Toxic human amylin oligomers and aggregates are implicated in the pathogenesis of type 2 diabetes mellitus (TTDM). Although recent studies have shown that pancreatic cells can recycle amylin monomers and toxic oligomers, the exact uptake mechanism and trafficking routes of these molecular forms and their significance for amylin toxicity are yet to be determined. Using pancreatic rat insulinoma (RIN-m5F) beta (β)-cells and human islets as model systems we show that monomers and oligomers cross the plasma membrane (PM) through both endocytotic and non-endocytotic (translocation) mechanisms, the predominance of which is dependent on amylin concentrations and incubation times. At low (≤100 nM) concentrations, internalization of amylin monomers in pancreatic cells is completely blocked by the selective amylin-receptor (AM-R) antagonist, AC-187, indicating an AM-R dependent mechanism. In contrast at cytotoxic (µM) concentrations monomers initially (1 hour) enter pancreatic cells by two distinct mechanisms: translocation and macropinocytosis. However, during the late stage (24 hours) monomers internalize by a clathrin-dependent but AM-R and macropinocytotic independent pathway. Like monomers a small fraction of the oligomers initially enter cells by a non-endocytotic mechanism. In contrast a majority of the oligomers at both early (1 hour) and late times (24 hours) traffic with a fluid-phase marker, dextran, to the same endocytotic compartments, the uptake of which is blocked by potent macropinocytotic inhibitors. This led to a significant increase in extra-cellular PM accumulation, in turn potentiating amylin toxicity in pancreatic cells. Our studies suggest that macropinocytosis is a major but not the only clearance mechanism for both amylin’s molecular forms, thereby serving a cyto-protective role in these cells.

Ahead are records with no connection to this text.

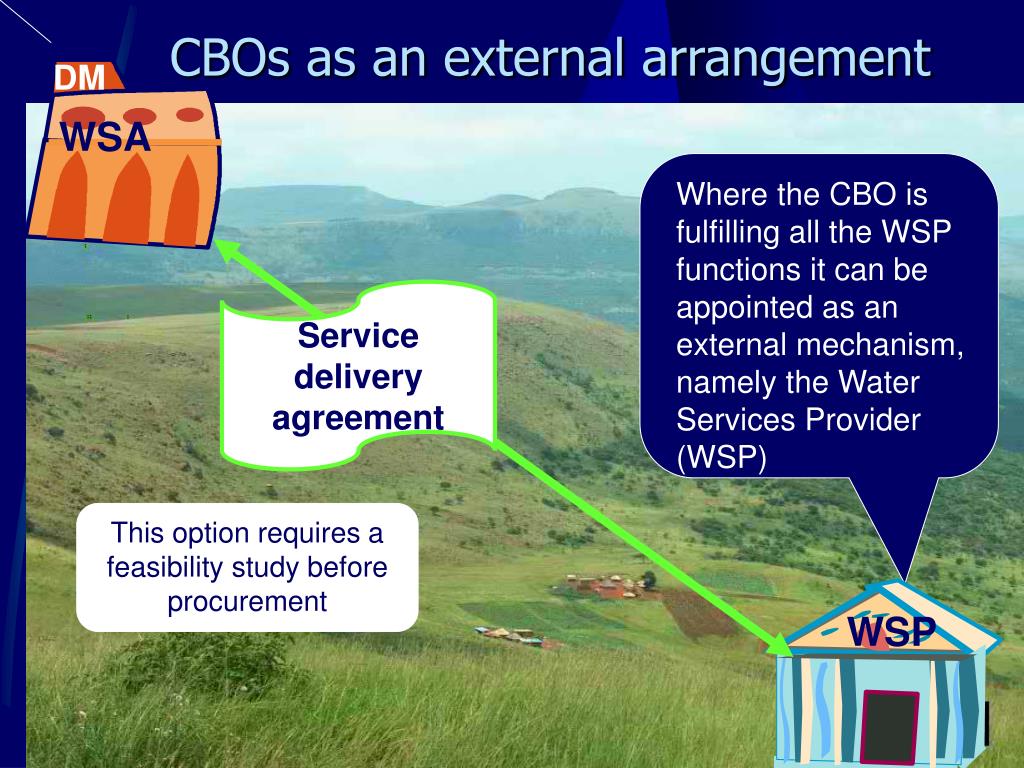 CBOs as an external arrangement

DM

WSA

Service delivery agreement

Where the CBO is fulfilling all the WSP functions it can be appointed as an external mechanism, namely the Water Services Provider (WSP)

This option requires a feasibility study before procurement

WSP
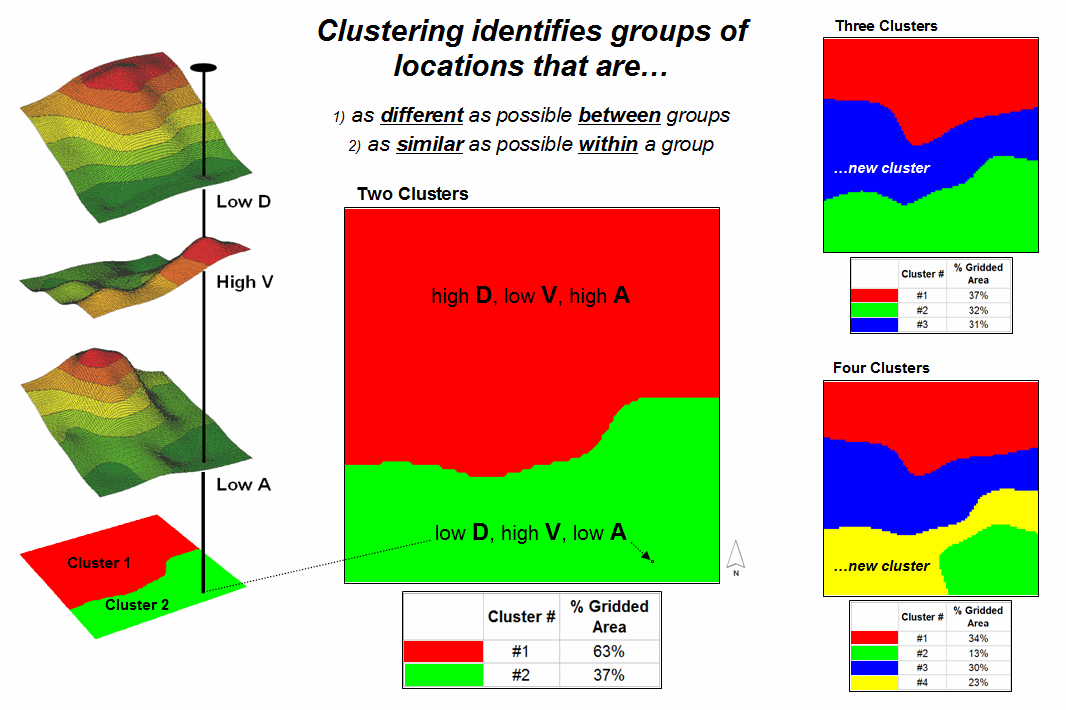 Clustering identifies groups of locations that are…

1) as different as possible between groups
2) as similar as possible within a group

Low D

High V

Low A

Cluster 1

Cluster 2

Two Clusters

high D, low V, high A

low D, high V, low A

N

| | Cluster # | % Gridded Area |
|---|---|---|
| | #1 | 63% |
| | #2 | 37% |

Three Clusters

…new cluster

| | Cluster # | % Gridded Area |
|---|---|---|
| | #1 | 37% |
| | #2 | 32% |
| | #3 | 31% |

Four Clusters

…new cluster

| | Cluster # | % Gridded Area |
|---|---|---|
| | #1 | 34% |
| | #2 | 13% |
| | #3 | 30% |
| | #4 | 23% |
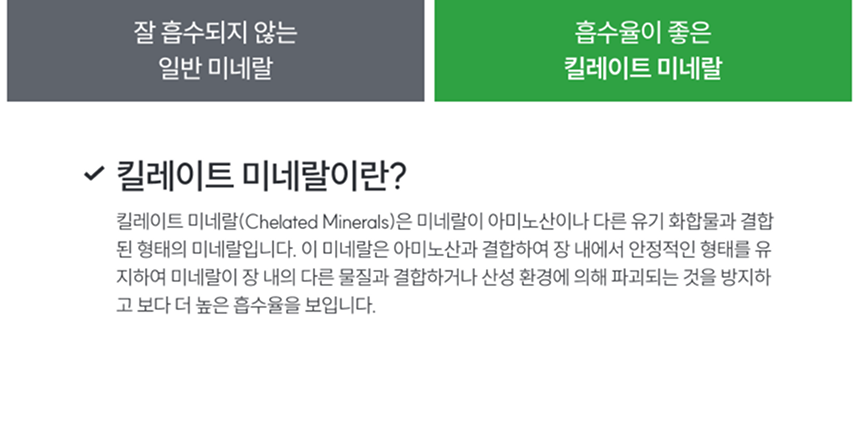 잘 흡수되지 않는
일반 미네랄

흡수율이 좋은
킬레이트 미네랄

✓ 킬레이트 미네랄이란?

킬레이트 미네랄(Chelated Minerals)은 미네랄이 아미노산이나 다른 유기 화합물과 결합된 형태의 미네랄입니다. 이 미네랄은 아미노산과 결합하여 장 내에서 안정적인 형태를 유지하여 미네랄이 장 내의 다른 물질과 결합하거나 산성 환경에 의해 파괴되는 것을 방지하고 보다 더 높은 흡수율을 보입니다.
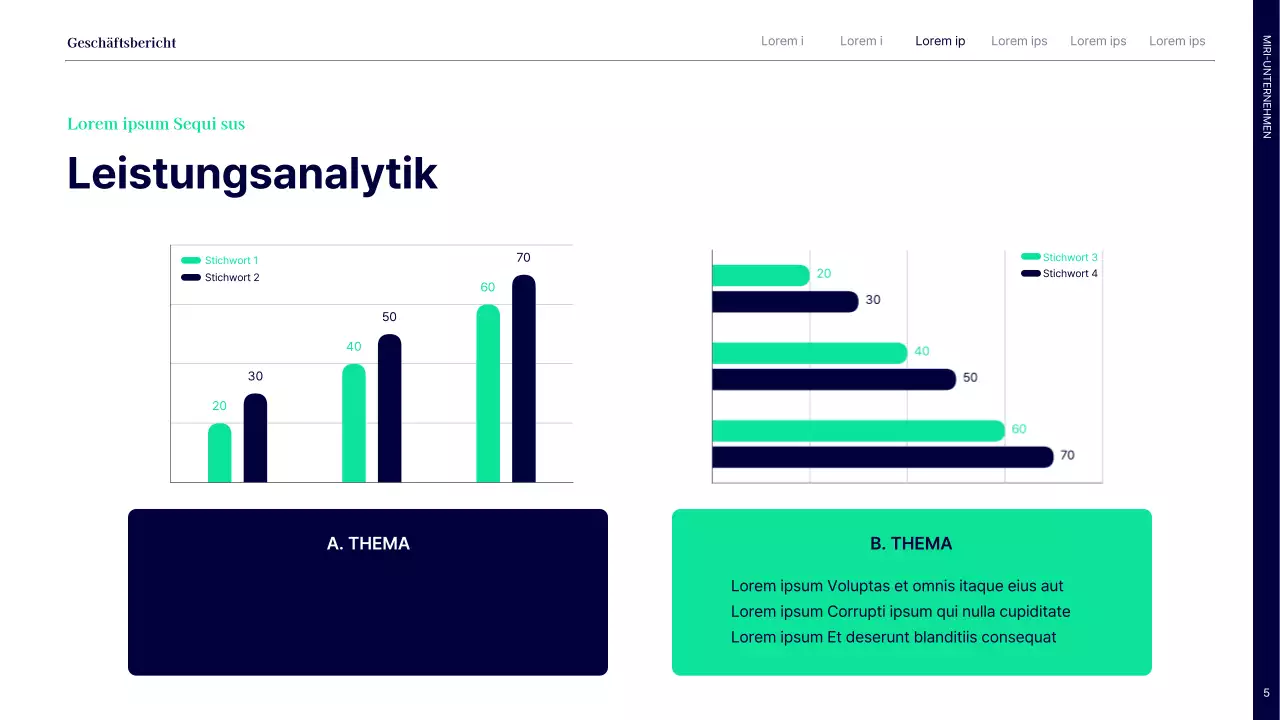 Geschäftsbericht

Lorem i Lorem i Lorem ip Lorem ips Lorem ips Lorem ips

MIRI-UNTERNEHMEN

Lorem ipsum Sequi sus

Leistungsanalytik

Stichwort 1
Stichwort 2

20 30 40 50 60 70

Stichwort 3
Stichwort 4

20 30 40 50 60 70

A. THEMA

B. THEMA

Lorem ipsum Voluptas et omnis itaque eius aut
Lorem ipsum Corrupti ipsum qui nulla cupiditate
Lorem ipsum Et deserunt blanditiis consequat

5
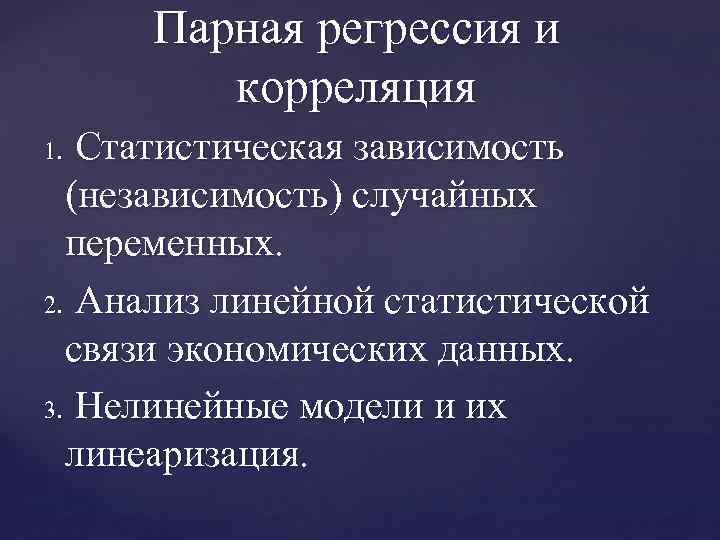 Парная регрессия и корреляция

1. Статистическая зависимость (независимость) случайных переменных.

2. Анализ линейной статистической связи экономических данных.

3. Нелинейные модели и их линеаризация.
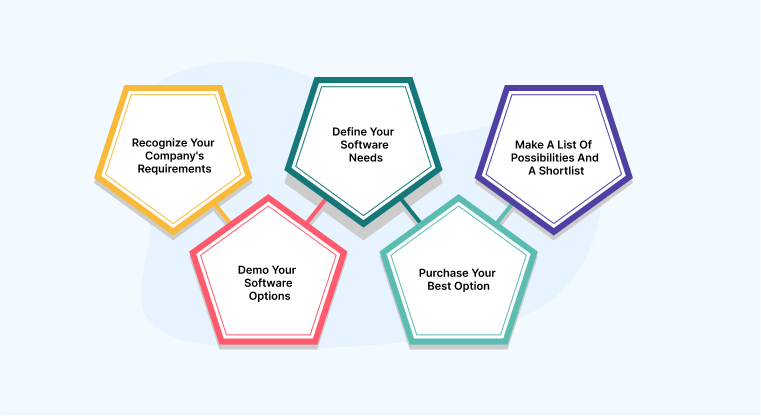 Recognize Your Company's Requirements

Demo Your Software Options

Define Your Software Needs

Purchase Your Best Option

Make A List Of Possibilities And A Shortlist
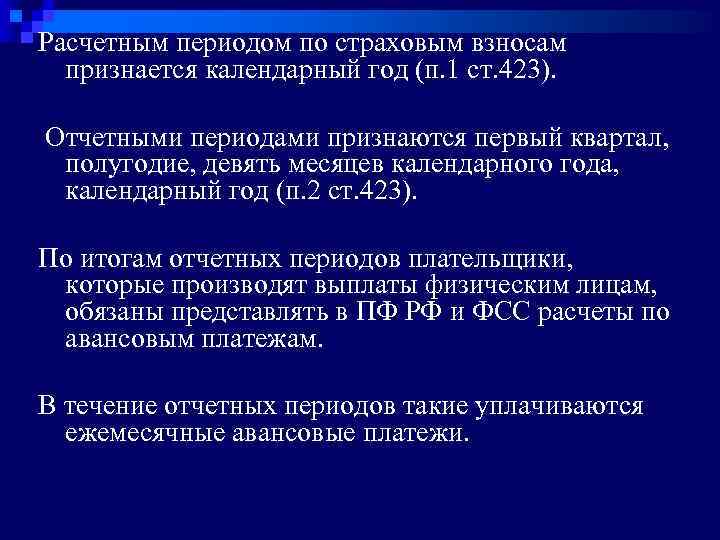 Расчетным периодом по страховым взносам признается календарный год (п.1 ст.423).

Отчетными периодами признаются первый квартал, полугодие, девять месяцев календарного года, календарный год (п.2 ст.423).

По итогам отчетных периодов плательщики, которые производят выплаты физическим лицам, обязаны представлять в ПФ РФ и ФСС расчеты по авансовым платежам.

В течение отчетных периодов такие уплачиваются ежемесячные авансовые платежи.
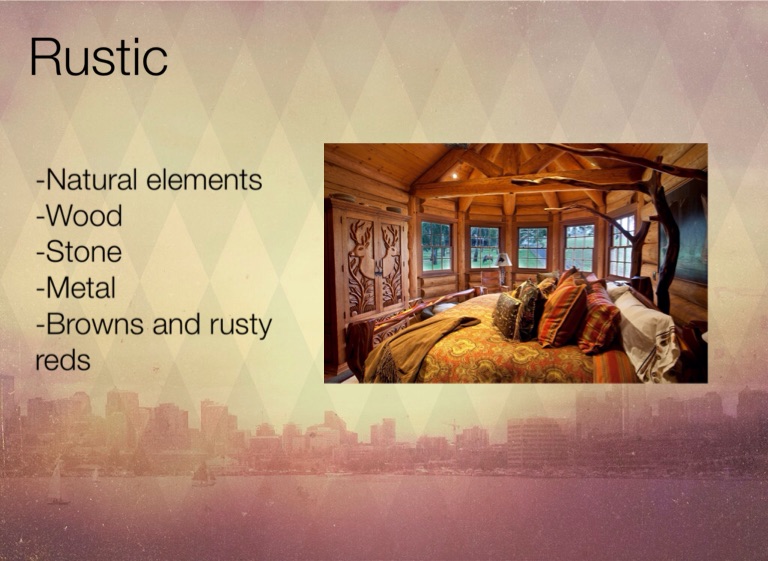 Rustic

-Natural elements
-Wood
-Stone
-Metal
-Browns and rusty reds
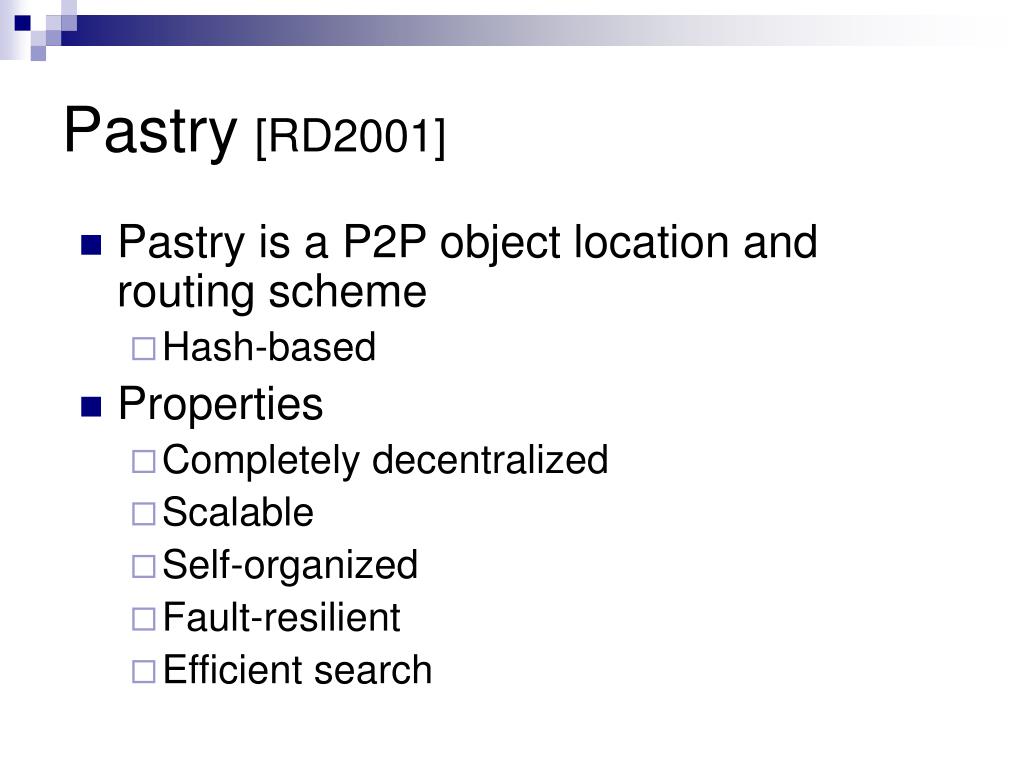 Pastry [RD2001]

Pastry is a P2P object location and routing scheme

Hash-based

Properties

Completely decentralized

Scalable

Self-organized

Fault-resilient

Efficient search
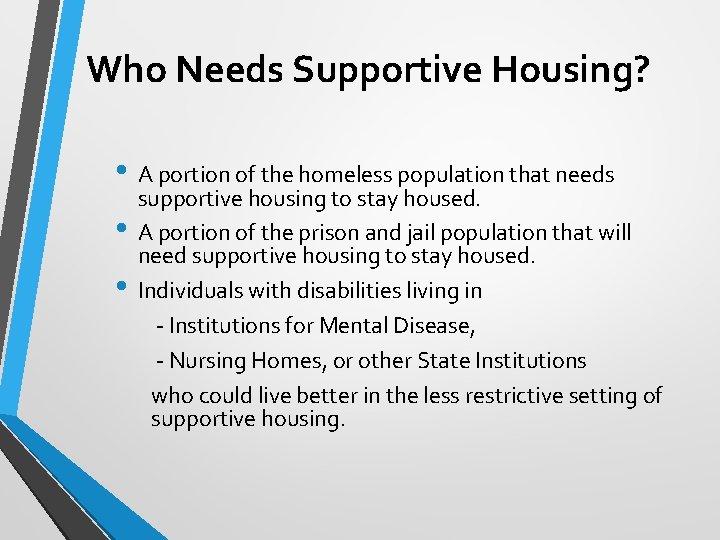 Who Needs Supportive Housing?

• A portion of the homeless population that needs supportive housing to stay housed.

• A portion of the prison and jail population that will need supportive housing to stay housed.

• Individuals with disabilities living in

- Institutions for Mental Disease,

- Nursing Homes, or other State Institutions

who could live better in the less restrictive setting of supportive housing.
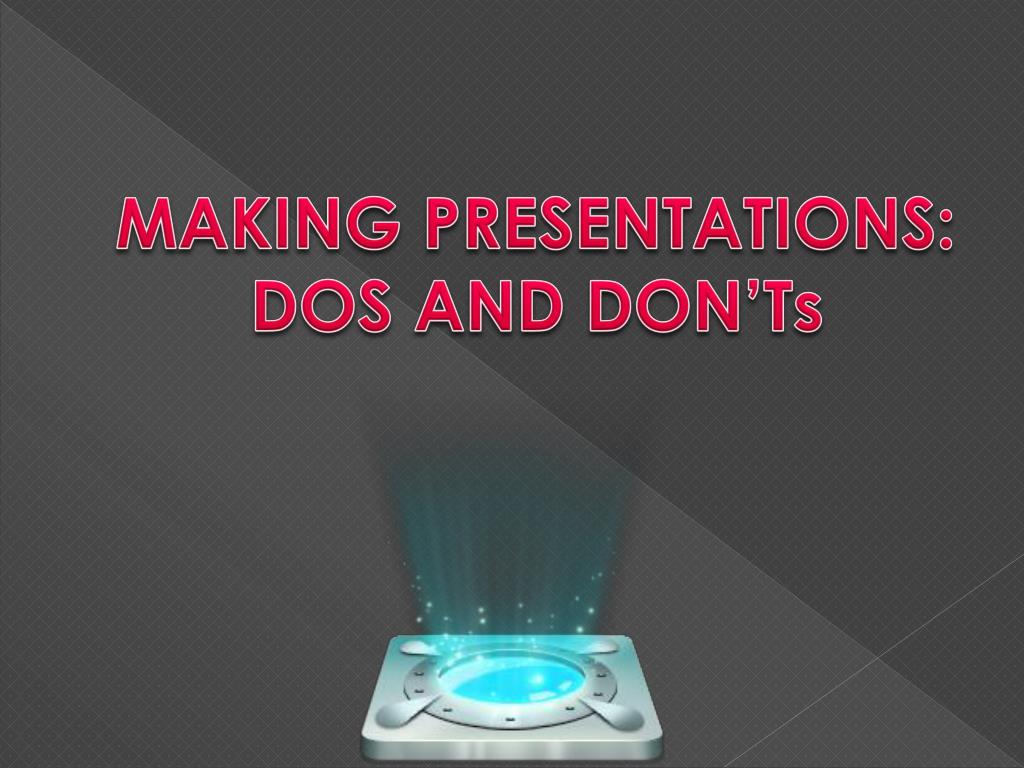 MAKING PRESENTATIONS:
DOS AND DON'Ts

毒性人胰淀素寡聚体与聚集体与2型糖尿病（type 2 diabetes mellitus, TTDM）的发病机制密切相关。尽管近期研究表明胰腺细胞可循环利用胰淀素单体及毒性寡聚体，但这类分子形式的确切摄取机制、转运通路，及其与胰淀素毒性的关联尚未明确。本研究以大鼠胰腺胰岛素瘤（RIN-m5F）β细胞及人类胰岛作为模型系统，证实单体与寡聚体可通过内吞与非内吞（转位）两种途径跨越质膜（plasma membrane, PM），两种途径的相对占比取决于胰淀素浓度与孵育时长。在低浓度（≤100 nM）条件下，胰腺细胞对胰淀素单体的内吞过程可被选择性胰淀素受体（amylin-receptor, AM-R）拮抗剂AC-187完全阻断，提示该过程依赖AM-R介导。与之相反，在细胞毒性（微摩尔级）浓度下，单体在初始阶段（1小时）可通过两种不同途径进入胰腺细胞：转位与巨胞饮。但在孵育后期（24小时），单体则通过网格蛋白依赖、但不依赖AM-R与巨胞饮的通路完成内吞。与单体类似，仅有小部分寡聚体可在初始阶段通过非内吞途径进入细胞。与之形成对比的是，在早期（1小时）与晚期（24小时）两个时间点，多数寡聚体均可与液相标记物葡聚糖（dextran）共同转运至同一内吞区室，且其摄取过程可被强效巨胞饮抑制剂阻断。该现象会导致细胞外质膜聚集量显著增加，进而增强胰淀素对胰腺细胞的毒性作用。本研究表明，巨胞饮是两种分子形式胰淀素的主要而非唯一清除途径，因此在胰腺细胞中发挥细胞保护作用。